- [BRIEF]: Beginning with the line that contains "Is point (20, 14)", extract each line through the end of the listing below, with no additions or omissions.

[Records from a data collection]
+--

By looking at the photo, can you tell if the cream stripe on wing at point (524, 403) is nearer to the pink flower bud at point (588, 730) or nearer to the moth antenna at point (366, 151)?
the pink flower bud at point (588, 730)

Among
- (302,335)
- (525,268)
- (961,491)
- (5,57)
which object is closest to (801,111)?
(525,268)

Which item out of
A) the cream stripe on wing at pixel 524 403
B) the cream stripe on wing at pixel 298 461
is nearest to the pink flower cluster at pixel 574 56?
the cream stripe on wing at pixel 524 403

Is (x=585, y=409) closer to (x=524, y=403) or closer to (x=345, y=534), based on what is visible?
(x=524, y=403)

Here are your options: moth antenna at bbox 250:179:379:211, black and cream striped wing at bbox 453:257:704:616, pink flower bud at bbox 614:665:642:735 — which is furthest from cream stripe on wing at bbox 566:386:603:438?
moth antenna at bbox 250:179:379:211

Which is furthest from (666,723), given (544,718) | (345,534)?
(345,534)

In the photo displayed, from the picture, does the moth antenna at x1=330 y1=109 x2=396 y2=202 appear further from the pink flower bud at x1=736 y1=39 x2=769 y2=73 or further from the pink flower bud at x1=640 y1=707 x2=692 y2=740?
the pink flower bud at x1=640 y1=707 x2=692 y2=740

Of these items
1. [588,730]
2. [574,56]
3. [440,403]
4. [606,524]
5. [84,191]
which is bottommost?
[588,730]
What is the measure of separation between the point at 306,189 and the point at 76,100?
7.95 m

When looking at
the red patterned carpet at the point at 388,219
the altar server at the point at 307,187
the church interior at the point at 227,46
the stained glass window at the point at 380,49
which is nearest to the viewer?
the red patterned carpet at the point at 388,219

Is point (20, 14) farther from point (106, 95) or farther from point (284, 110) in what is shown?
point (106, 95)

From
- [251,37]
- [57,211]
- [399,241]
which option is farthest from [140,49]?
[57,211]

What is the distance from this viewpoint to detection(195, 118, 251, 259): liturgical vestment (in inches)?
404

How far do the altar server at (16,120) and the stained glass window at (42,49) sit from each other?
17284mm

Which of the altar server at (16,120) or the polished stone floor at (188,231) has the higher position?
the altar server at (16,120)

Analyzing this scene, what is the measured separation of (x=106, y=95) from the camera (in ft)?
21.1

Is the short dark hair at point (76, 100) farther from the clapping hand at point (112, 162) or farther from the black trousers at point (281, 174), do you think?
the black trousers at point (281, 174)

+--

- [FINISHED EXERCISE]:
Is point (20, 14) farther from point (106, 95) or farther from point (284, 110) in what is shown?
point (106, 95)

From
- [251,37]
- [57,211]
- [399,241]
which option is farthest from [140,49]?
[57,211]

What is the distance from this viewpoint to detection(195, 118, 251, 259): liturgical vestment (in inches)?
404

How far do the altar server at (16,120) and the stained glass window at (42,49) sit from each other?
17284mm

Which of the altar server at (16,120) or the polished stone floor at (188,231) has the higher position?
the altar server at (16,120)

Analyzing this scene, what is the measured separation of (x=106, y=95) from the camera (in ft)?
21.1

Is the short dark hair at point (76, 100) farther from the clapping hand at point (112, 162) or farther from the black trousers at point (281, 174), do you think?
the black trousers at point (281, 174)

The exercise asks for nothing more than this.